SHORT TASK -> Copy every row below word for word, leaving out the pictures.

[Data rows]
----------------

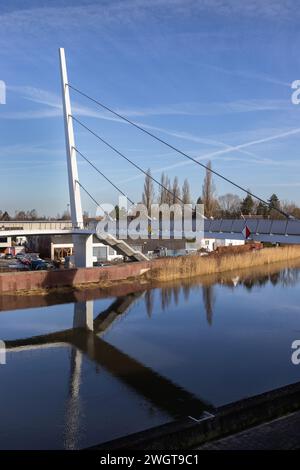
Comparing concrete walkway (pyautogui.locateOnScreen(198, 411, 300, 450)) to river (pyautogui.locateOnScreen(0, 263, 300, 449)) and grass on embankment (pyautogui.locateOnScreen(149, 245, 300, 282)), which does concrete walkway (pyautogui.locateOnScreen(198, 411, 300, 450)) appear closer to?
river (pyautogui.locateOnScreen(0, 263, 300, 449))

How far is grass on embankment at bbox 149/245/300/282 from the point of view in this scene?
74.0 ft

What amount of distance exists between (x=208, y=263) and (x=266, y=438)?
19.6m

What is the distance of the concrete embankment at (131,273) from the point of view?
19.0 metres

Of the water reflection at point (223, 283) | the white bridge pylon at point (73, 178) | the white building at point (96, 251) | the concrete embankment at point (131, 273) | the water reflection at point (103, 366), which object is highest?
the white bridge pylon at point (73, 178)

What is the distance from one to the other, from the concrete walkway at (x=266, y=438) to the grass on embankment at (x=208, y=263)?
1695 cm

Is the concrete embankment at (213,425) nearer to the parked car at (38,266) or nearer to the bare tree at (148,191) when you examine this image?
the parked car at (38,266)

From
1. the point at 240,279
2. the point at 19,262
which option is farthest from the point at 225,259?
the point at 19,262

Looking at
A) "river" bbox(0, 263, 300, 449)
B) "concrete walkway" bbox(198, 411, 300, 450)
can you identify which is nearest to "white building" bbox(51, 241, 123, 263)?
"river" bbox(0, 263, 300, 449)

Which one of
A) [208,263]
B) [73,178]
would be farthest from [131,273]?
[73,178]

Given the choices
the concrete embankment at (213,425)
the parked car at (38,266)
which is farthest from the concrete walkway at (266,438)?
the parked car at (38,266)

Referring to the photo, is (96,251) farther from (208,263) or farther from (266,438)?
(266,438)

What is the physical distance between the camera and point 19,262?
2433 centimetres

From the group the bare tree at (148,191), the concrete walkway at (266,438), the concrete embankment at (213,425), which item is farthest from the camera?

----------------

FINAL ANSWER ->
Comparing concrete walkway (pyautogui.locateOnScreen(198, 411, 300, 450)) to river (pyautogui.locateOnScreen(0, 263, 300, 449)) and grass on embankment (pyautogui.locateOnScreen(149, 245, 300, 282)), which does concrete walkway (pyautogui.locateOnScreen(198, 411, 300, 450)) appear closer to?
river (pyautogui.locateOnScreen(0, 263, 300, 449))

How far is grass on embankment at bbox 149/245/300/282 from the point of view in this scene?
74.0 ft

What amount of distance exists between (x=208, y=263) and (x=266, y=438)?
19.6m

What is the distance of the concrete embankment at (131,273) from the point of view?
19.0 metres

Of the water reflection at point (223, 283) | the white bridge pylon at point (73, 178) | the white building at point (96, 251) | the concrete embankment at point (131, 273) | the water reflection at point (103, 366), which object is highest?
the white bridge pylon at point (73, 178)

What is the distance from one to the other, from the concrete walkway at (x=266, y=438) to the grass on embankment at (x=208, y=263)?
1695 cm

Is the concrete embankment at (213,425) nearer to the parked car at (38,266) or nearer to the bare tree at (148,191) when you examine this image?
the parked car at (38,266)

From
1. the point at 240,279
2. the point at 19,262
which option is farthest from the point at 225,259?
the point at 19,262

Looking at
A) "river" bbox(0, 263, 300, 449)
B) "concrete walkway" bbox(198, 411, 300, 450)
can you identify which is nearest to "white building" bbox(51, 241, 123, 263)?
"river" bbox(0, 263, 300, 449)

Which one of
A) [208,263]
B) [73,178]
would be farthest from [131,273]?
[73,178]

Given the choices
the concrete embankment at (213,425)
the parked car at (38,266)
which is farthest from the concrete walkway at (266,438)?
the parked car at (38,266)

Referring to the photo, is (96,251) farther from (208,263) or farther from (266,438)?
(266,438)

What is the physical distance between the camera and point 19,262?
2433 centimetres

From the group the bare tree at (148,191), the concrete walkway at (266,438), the concrete embankment at (213,425), which item is farthest from the camera?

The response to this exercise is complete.